What you need to do> Count the lines in the listing below that contain the string "instances". Give only the number.

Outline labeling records
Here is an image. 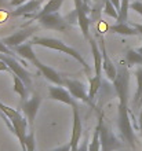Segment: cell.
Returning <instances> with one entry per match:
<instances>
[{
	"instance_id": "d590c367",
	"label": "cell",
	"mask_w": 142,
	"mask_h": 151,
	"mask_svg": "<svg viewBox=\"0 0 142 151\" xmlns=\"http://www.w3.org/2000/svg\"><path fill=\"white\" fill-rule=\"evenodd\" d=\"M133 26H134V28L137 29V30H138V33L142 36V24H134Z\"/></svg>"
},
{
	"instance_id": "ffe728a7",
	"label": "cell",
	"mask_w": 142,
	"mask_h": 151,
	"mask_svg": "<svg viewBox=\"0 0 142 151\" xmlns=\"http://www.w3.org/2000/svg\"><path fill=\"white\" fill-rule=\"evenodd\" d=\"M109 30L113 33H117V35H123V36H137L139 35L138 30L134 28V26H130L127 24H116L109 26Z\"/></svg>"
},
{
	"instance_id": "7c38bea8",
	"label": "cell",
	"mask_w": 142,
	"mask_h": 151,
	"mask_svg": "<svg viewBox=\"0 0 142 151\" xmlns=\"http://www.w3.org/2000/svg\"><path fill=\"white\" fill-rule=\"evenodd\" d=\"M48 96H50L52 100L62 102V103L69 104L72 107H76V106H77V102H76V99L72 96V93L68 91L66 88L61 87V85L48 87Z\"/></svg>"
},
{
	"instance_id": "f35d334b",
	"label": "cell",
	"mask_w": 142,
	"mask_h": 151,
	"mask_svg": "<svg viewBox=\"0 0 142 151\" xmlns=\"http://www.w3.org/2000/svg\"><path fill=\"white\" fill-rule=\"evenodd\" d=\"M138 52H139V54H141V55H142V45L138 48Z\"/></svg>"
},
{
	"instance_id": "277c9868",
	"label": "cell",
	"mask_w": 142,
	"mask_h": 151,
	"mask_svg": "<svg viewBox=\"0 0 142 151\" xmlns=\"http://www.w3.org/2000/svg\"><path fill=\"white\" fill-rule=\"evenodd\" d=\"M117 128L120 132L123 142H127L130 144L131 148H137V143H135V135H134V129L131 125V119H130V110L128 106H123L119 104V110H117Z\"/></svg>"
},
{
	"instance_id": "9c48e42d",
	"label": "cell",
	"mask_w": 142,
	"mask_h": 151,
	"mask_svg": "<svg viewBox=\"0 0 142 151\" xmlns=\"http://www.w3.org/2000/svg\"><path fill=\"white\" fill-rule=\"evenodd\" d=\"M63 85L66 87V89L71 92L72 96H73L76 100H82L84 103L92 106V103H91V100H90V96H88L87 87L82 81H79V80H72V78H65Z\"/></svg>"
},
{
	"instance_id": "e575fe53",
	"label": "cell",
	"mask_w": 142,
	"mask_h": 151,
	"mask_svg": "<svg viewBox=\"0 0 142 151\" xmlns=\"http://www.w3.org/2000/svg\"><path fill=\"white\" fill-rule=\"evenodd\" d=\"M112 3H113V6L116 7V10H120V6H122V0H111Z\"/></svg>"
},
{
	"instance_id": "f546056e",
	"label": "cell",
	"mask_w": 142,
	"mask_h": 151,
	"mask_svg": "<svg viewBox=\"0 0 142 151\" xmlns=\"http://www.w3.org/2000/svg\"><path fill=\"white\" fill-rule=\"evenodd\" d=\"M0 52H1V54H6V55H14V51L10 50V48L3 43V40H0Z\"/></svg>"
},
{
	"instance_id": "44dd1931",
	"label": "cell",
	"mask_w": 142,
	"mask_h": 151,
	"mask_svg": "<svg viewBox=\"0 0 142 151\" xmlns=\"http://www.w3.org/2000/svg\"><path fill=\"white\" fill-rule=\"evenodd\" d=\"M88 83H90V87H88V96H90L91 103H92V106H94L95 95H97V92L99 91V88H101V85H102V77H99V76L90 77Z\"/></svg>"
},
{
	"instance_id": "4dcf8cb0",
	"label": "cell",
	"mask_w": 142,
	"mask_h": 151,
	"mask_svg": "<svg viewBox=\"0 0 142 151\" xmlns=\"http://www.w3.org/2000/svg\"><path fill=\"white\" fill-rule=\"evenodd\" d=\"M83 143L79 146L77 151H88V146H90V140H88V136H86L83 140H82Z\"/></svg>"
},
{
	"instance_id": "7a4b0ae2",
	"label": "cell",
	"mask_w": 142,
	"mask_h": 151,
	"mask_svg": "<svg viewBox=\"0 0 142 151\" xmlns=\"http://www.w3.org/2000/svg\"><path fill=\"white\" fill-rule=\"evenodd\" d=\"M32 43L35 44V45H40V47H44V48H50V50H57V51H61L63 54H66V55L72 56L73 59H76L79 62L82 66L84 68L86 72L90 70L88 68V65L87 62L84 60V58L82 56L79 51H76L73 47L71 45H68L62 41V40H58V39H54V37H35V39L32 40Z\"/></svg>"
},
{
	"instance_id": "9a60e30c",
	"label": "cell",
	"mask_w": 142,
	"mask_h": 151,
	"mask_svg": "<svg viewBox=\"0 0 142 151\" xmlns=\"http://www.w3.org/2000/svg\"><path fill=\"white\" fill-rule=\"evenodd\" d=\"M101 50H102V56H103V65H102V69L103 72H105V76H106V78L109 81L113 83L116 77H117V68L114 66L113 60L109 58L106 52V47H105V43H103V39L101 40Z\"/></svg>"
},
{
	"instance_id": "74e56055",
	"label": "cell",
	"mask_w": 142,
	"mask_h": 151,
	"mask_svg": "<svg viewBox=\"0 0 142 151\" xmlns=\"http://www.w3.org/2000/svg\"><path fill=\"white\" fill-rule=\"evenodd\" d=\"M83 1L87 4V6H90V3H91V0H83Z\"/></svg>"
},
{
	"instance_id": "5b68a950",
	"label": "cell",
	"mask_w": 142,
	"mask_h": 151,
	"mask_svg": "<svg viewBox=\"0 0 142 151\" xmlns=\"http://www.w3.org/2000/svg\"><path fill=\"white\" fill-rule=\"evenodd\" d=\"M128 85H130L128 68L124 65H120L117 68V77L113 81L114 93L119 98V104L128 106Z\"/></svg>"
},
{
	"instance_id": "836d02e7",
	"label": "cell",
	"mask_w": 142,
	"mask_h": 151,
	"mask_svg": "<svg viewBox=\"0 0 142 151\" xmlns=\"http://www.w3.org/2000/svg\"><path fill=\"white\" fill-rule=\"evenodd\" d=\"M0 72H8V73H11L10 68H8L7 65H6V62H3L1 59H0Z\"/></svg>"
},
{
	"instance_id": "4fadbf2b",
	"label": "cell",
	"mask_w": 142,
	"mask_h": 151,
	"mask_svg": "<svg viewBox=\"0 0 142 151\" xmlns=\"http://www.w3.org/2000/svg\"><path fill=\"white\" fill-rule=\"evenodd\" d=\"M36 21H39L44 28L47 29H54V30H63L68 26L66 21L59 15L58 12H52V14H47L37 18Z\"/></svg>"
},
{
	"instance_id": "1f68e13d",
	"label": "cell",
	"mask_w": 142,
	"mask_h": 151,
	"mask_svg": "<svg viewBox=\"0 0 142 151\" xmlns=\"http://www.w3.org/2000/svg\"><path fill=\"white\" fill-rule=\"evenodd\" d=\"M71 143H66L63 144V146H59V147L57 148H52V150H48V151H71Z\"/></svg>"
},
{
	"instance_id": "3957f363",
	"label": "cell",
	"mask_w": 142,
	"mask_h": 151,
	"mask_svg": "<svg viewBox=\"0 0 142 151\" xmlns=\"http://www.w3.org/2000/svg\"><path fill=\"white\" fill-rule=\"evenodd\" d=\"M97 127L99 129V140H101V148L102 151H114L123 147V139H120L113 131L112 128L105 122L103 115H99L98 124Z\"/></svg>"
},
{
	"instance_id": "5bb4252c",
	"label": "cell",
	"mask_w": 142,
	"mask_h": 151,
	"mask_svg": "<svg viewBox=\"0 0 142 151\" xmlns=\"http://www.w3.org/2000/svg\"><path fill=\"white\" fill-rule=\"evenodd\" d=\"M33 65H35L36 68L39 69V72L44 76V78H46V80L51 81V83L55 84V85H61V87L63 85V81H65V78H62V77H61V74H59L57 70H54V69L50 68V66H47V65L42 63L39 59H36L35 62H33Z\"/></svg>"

Task output> 2